Saiten-Tasten ist mittlerweile ein Forschungsprojekt der Universität für Musik und darstellende Kunst Wien geworden, die mich sehr großzügig unterstützt. Ich schreibe zu der allgemeinen Problematik sowie zu allen Stücken und Techniken Einführungen und Notizen und bin dabei, die Stücke nach und nach aufzunehmen. Ich versuche, mit den KomponistInnen jedes Stück spiel- und notationstechnisch zu optimieren. Die Ergebnisse des gesamten Projektes sollen veröffentlicht werden, wobei noch zu klären ist, in welcher Form. Ich hoffe, PianistInnen, KomponistInnen, StudentInnen, Lehrenden, ausübenden MusikerInnen, Klavierinteressierten und -begeisterten aller Art damit den Einstieg in diesen speziellen Techniken des Klavierspiels zu erleichtern.
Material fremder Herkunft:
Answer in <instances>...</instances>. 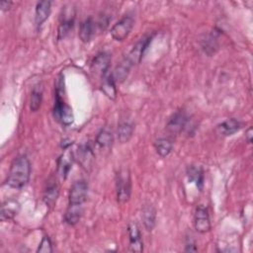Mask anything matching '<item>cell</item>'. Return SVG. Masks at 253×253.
<instances>
[{
    "mask_svg": "<svg viewBox=\"0 0 253 253\" xmlns=\"http://www.w3.org/2000/svg\"><path fill=\"white\" fill-rule=\"evenodd\" d=\"M133 27V19L130 16H125L111 28V36L117 42H122L127 38Z\"/></svg>",
    "mask_w": 253,
    "mask_h": 253,
    "instance_id": "cell-4",
    "label": "cell"
},
{
    "mask_svg": "<svg viewBox=\"0 0 253 253\" xmlns=\"http://www.w3.org/2000/svg\"><path fill=\"white\" fill-rule=\"evenodd\" d=\"M187 176L191 182L196 183L198 189L202 190L204 185V172L201 167H196V166L188 167Z\"/></svg>",
    "mask_w": 253,
    "mask_h": 253,
    "instance_id": "cell-25",
    "label": "cell"
},
{
    "mask_svg": "<svg viewBox=\"0 0 253 253\" xmlns=\"http://www.w3.org/2000/svg\"><path fill=\"white\" fill-rule=\"evenodd\" d=\"M62 80H59V85L56 87L55 97H54V105H53V117L63 126H69L74 121V116L71 107L65 103L63 97L61 95Z\"/></svg>",
    "mask_w": 253,
    "mask_h": 253,
    "instance_id": "cell-2",
    "label": "cell"
},
{
    "mask_svg": "<svg viewBox=\"0 0 253 253\" xmlns=\"http://www.w3.org/2000/svg\"><path fill=\"white\" fill-rule=\"evenodd\" d=\"M133 129H134V126L131 122L121 121L120 124L118 125V130H117L119 141L121 143L127 142L130 139V137L132 136Z\"/></svg>",
    "mask_w": 253,
    "mask_h": 253,
    "instance_id": "cell-23",
    "label": "cell"
},
{
    "mask_svg": "<svg viewBox=\"0 0 253 253\" xmlns=\"http://www.w3.org/2000/svg\"><path fill=\"white\" fill-rule=\"evenodd\" d=\"M111 62V56L109 53L102 51L96 54L91 63V70L101 77L105 76L109 71V66Z\"/></svg>",
    "mask_w": 253,
    "mask_h": 253,
    "instance_id": "cell-8",
    "label": "cell"
},
{
    "mask_svg": "<svg viewBox=\"0 0 253 253\" xmlns=\"http://www.w3.org/2000/svg\"><path fill=\"white\" fill-rule=\"evenodd\" d=\"M88 185L84 180H78L72 184L70 187L68 201L69 204L83 205L87 198Z\"/></svg>",
    "mask_w": 253,
    "mask_h": 253,
    "instance_id": "cell-6",
    "label": "cell"
},
{
    "mask_svg": "<svg viewBox=\"0 0 253 253\" xmlns=\"http://www.w3.org/2000/svg\"><path fill=\"white\" fill-rule=\"evenodd\" d=\"M141 219L143 225L147 231H151L155 226L156 221V211L151 205H144L142 208Z\"/></svg>",
    "mask_w": 253,
    "mask_h": 253,
    "instance_id": "cell-20",
    "label": "cell"
},
{
    "mask_svg": "<svg viewBox=\"0 0 253 253\" xmlns=\"http://www.w3.org/2000/svg\"><path fill=\"white\" fill-rule=\"evenodd\" d=\"M153 39V35H146V36H143L141 39H139L136 43L132 46L131 50L129 51V53L127 54L126 59L132 64H137L140 62V60L142 59L143 57V54L146 50V48L148 47L149 43L151 42Z\"/></svg>",
    "mask_w": 253,
    "mask_h": 253,
    "instance_id": "cell-5",
    "label": "cell"
},
{
    "mask_svg": "<svg viewBox=\"0 0 253 253\" xmlns=\"http://www.w3.org/2000/svg\"><path fill=\"white\" fill-rule=\"evenodd\" d=\"M102 79L103 80L101 84V90L108 98H110L111 100H115L117 98V88L113 74L108 72L105 76L102 77Z\"/></svg>",
    "mask_w": 253,
    "mask_h": 253,
    "instance_id": "cell-22",
    "label": "cell"
},
{
    "mask_svg": "<svg viewBox=\"0 0 253 253\" xmlns=\"http://www.w3.org/2000/svg\"><path fill=\"white\" fill-rule=\"evenodd\" d=\"M72 152L66 150L57 159V173L61 179H66L72 168Z\"/></svg>",
    "mask_w": 253,
    "mask_h": 253,
    "instance_id": "cell-14",
    "label": "cell"
},
{
    "mask_svg": "<svg viewBox=\"0 0 253 253\" xmlns=\"http://www.w3.org/2000/svg\"><path fill=\"white\" fill-rule=\"evenodd\" d=\"M21 205L17 200L14 199H9L6 200L2 206H1V220H10L13 219L20 211Z\"/></svg>",
    "mask_w": 253,
    "mask_h": 253,
    "instance_id": "cell-13",
    "label": "cell"
},
{
    "mask_svg": "<svg viewBox=\"0 0 253 253\" xmlns=\"http://www.w3.org/2000/svg\"><path fill=\"white\" fill-rule=\"evenodd\" d=\"M31 175V163L26 155L17 156L10 167L6 183L13 189H22L25 187Z\"/></svg>",
    "mask_w": 253,
    "mask_h": 253,
    "instance_id": "cell-1",
    "label": "cell"
},
{
    "mask_svg": "<svg viewBox=\"0 0 253 253\" xmlns=\"http://www.w3.org/2000/svg\"><path fill=\"white\" fill-rule=\"evenodd\" d=\"M11 5H12V2H10V1H1L0 2V8L2 11L9 10Z\"/></svg>",
    "mask_w": 253,
    "mask_h": 253,
    "instance_id": "cell-31",
    "label": "cell"
},
{
    "mask_svg": "<svg viewBox=\"0 0 253 253\" xmlns=\"http://www.w3.org/2000/svg\"><path fill=\"white\" fill-rule=\"evenodd\" d=\"M109 22H110V19L108 18V17H105V16H103V17H101L100 18V20H99V22H98V27H99V29L102 31H104L107 27H108V25H109Z\"/></svg>",
    "mask_w": 253,
    "mask_h": 253,
    "instance_id": "cell-30",
    "label": "cell"
},
{
    "mask_svg": "<svg viewBox=\"0 0 253 253\" xmlns=\"http://www.w3.org/2000/svg\"><path fill=\"white\" fill-rule=\"evenodd\" d=\"M187 122H188V117L186 113L182 110H179L169 119L166 126L170 132L179 133L185 128Z\"/></svg>",
    "mask_w": 253,
    "mask_h": 253,
    "instance_id": "cell-12",
    "label": "cell"
},
{
    "mask_svg": "<svg viewBox=\"0 0 253 253\" xmlns=\"http://www.w3.org/2000/svg\"><path fill=\"white\" fill-rule=\"evenodd\" d=\"M96 143L102 148L109 147L113 143L112 131H110L107 127L102 128L96 136Z\"/></svg>",
    "mask_w": 253,
    "mask_h": 253,
    "instance_id": "cell-27",
    "label": "cell"
},
{
    "mask_svg": "<svg viewBox=\"0 0 253 253\" xmlns=\"http://www.w3.org/2000/svg\"><path fill=\"white\" fill-rule=\"evenodd\" d=\"M197 246H196V243L195 241L193 240V238H187V241H186V247H185V251L186 252H195L197 251Z\"/></svg>",
    "mask_w": 253,
    "mask_h": 253,
    "instance_id": "cell-29",
    "label": "cell"
},
{
    "mask_svg": "<svg viewBox=\"0 0 253 253\" xmlns=\"http://www.w3.org/2000/svg\"><path fill=\"white\" fill-rule=\"evenodd\" d=\"M128 239H129V251L142 252L143 243L141 240V234L138 226L134 222H129L127 225Z\"/></svg>",
    "mask_w": 253,
    "mask_h": 253,
    "instance_id": "cell-11",
    "label": "cell"
},
{
    "mask_svg": "<svg viewBox=\"0 0 253 253\" xmlns=\"http://www.w3.org/2000/svg\"><path fill=\"white\" fill-rule=\"evenodd\" d=\"M76 156H77L78 162L85 170H89L92 167L95 154L90 143H85L80 145L77 149Z\"/></svg>",
    "mask_w": 253,
    "mask_h": 253,
    "instance_id": "cell-10",
    "label": "cell"
},
{
    "mask_svg": "<svg viewBox=\"0 0 253 253\" xmlns=\"http://www.w3.org/2000/svg\"><path fill=\"white\" fill-rule=\"evenodd\" d=\"M74 27V14L71 13H64L61 19V22L58 26L57 30V39L62 40L64 39L73 29Z\"/></svg>",
    "mask_w": 253,
    "mask_h": 253,
    "instance_id": "cell-19",
    "label": "cell"
},
{
    "mask_svg": "<svg viewBox=\"0 0 253 253\" xmlns=\"http://www.w3.org/2000/svg\"><path fill=\"white\" fill-rule=\"evenodd\" d=\"M37 252L39 253H51L52 252V244L48 236L44 235L37 249Z\"/></svg>",
    "mask_w": 253,
    "mask_h": 253,
    "instance_id": "cell-28",
    "label": "cell"
},
{
    "mask_svg": "<svg viewBox=\"0 0 253 253\" xmlns=\"http://www.w3.org/2000/svg\"><path fill=\"white\" fill-rule=\"evenodd\" d=\"M242 126V124L240 121L231 118L228 119L224 122H222L221 124H219L216 127L217 132L223 136H229L234 134L235 132H237Z\"/></svg>",
    "mask_w": 253,
    "mask_h": 253,
    "instance_id": "cell-16",
    "label": "cell"
},
{
    "mask_svg": "<svg viewBox=\"0 0 253 253\" xmlns=\"http://www.w3.org/2000/svg\"><path fill=\"white\" fill-rule=\"evenodd\" d=\"M154 147L156 152L161 157H166L171 153L173 149V142L168 137H161L154 142Z\"/></svg>",
    "mask_w": 253,
    "mask_h": 253,
    "instance_id": "cell-24",
    "label": "cell"
},
{
    "mask_svg": "<svg viewBox=\"0 0 253 253\" xmlns=\"http://www.w3.org/2000/svg\"><path fill=\"white\" fill-rule=\"evenodd\" d=\"M116 190L117 200L120 204H125L128 201L131 192L130 175L126 169L120 170L116 175Z\"/></svg>",
    "mask_w": 253,
    "mask_h": 253,
    "instance_id": "cell-3",
    "label": "cell"
},
{
    "mask_svg": "<svg viewBox=\"0 0 253 253\" xmlns=\"http://www.w3.org/2000/svg\"><path fill=\"white\" fill-rule=\"evenodd\" d=\"M42 101V88L41 85H37L33 88L30 99V109L32 112H37Z\"/></svg>",
    "mask_w": 253,
    "mask_h": 253,
    "instance_id": "cell-26",
    "label": "cell"
},
{
    "mask_svg": "<svg viewBox=\"0 0 253 253\" xmlns=\"http://www.w3.org/2000/svg\"><path fill=\"white\" fill-rule=\"evenodd\" d=\"M58 195H59V187H58V184L56 183V180L55 178H52L50 177L47 182H46V185L44 187V190H43V195H42V199H43V202L44 204L49 207V208H53L56 201H57V198H58Z\"/></svg>",
    "mask_w": 253,
    "mask_h": 253,
    "instance_id": "cell-9",
    "label": "cell"
},
{
    "mask_svg": "<svg viewBox=\"0 0 253 253\" xmlns=\"http://www.w3.org/2000/svg\"><path fill=\"white\" fill-rule=\"evenodd\" d=\"M194 226L195 229L200 233H206L210 231L211 227L208 209L204 206H199L196 209L194 215Z\"/></svg>",
    "mask_w": 253,
    "mask_h": 253,
    "instance_id": "cell-7",
    "label": "cell"
},
{
    "mask_svg": "<svg viewBox=\"0 0 253 253\" xmlns=\"http://www.w3.org/2000/svg\"><path fill=\"white\" fill-rule=\"evenodd\" d=\"M50 6H51L50 1L38 2L36 6V14H35V21L38 28H40L48 18L50 14Z\"/></svg>",
    "mask_w": 253,
    "mask_h": 253,
    "instance_id": "cell-18",
    "label": "cell"
},
{
    "mask_svg": "<svg viewBox=\"0 0 253 253\" xmlns=\"http://www.w3.org/2000/svg\"><path fill=\"white\" fill-rule=\"evenodd\" d=\"M83 214V205L68 204L64 213V221L69 225L76 224Z\"/></svg>",
    "mask_w": 253,
    "mask_h": 253,
    "instance_id": "cell-17",
    "label": "cell"
},
{
    "mask_svg": "<svg viewBox=\"0 0 253 253\" xmlns=\"http://www.w3.org/2000/svg\"><path fill=\"white\" fill-rule=\"evenodd\" d=\"M132 66H133V65L126 59V57H125V58L117 65L115 71L112 73L115 82H116V83H117V82H118V83H123V82L126 79V77H127V75H128V73H129V71H130V68H131Z\"/></svg>",
    "mask_w": 253,
    "mask_h": 253,
    "instance_id": "cell-21",
    "label": "cell"
},
{
    "mask_svg": "<svg viewBox=\"0 0 253 253\" xmlns=\"http://www.w3.org/2000/svg\"><path fill=\"white\" fill-rule=\"evenodd\" d=\"M95 28H96V23L94 22L92 17H88L84 21H82L80 24L79 33H78L80 40L83 42H89L95 35Z\"/></svg>",
    "mask_w": 253,
    "mask_h": 253,
    "instance_id": "cell-15",
    "label": "cell"
},
{
    "mask_svg": "<svg viewBox=\"0 0 253 253\" xmlns=\"http://www.w3.org/2000/svg\"><path fill=\"white\" fill-rule=\"evenodd\" d=\"M245 138L247 140L248 143H251L252 142V127H249L246 131V134H245Z\"/></svg>",
    "mask_w": 253,
    "mask_h": 253,
    "instance_id": "cell-32",
    "label": "cell"
}]
</instances>
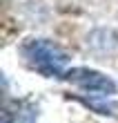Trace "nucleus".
<instances>
[{"mask_svg":"<svg viewBox=\"0 0 118 123\" xmlns=\"http://www.w3.org/2000/svg\"><path fill=\"white\" fill-rule=\"evenodd\" d=\"M22 56L34 69H38L45 76H65L69 63V56L62 47L47 38H31L22 45Z\"/></svg>","mask_w":118,"mask_h":123,"instance_id":"f257e3e1","label":"nucleus"},{"mask_svg":"<svg viewBox=\"0 0 118 123\" xmlns=\"http://www.w3.org/2000/svg\"><path fill=\"white\" fill-rule=\"evenodd\" d=\"M65 78H67L69 83L78 85V87L85 90V92H96V94H100V96H114L116 94V83L112 78L100 74V72H96V69H89V67L67 69Z\"/></svg>","mask_w":118,"mask_h":123,"instance_id":"f03ea898","label":"nucleus"}]
</instances>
Aus: Unter einem guten Stern. Saiten-Tasten − Innenraumstudien für das andere Klavier. Mathilde Hoursiangou im Gespräch mit Angela Heide. In: Festivalkatalog Wien Modern 32: Wachstum. Bd. 2: Essays, hg. v. Bernhard Günther und Angela Heide. Wien: Musikverein Wien Modern 2019, S. 32–36.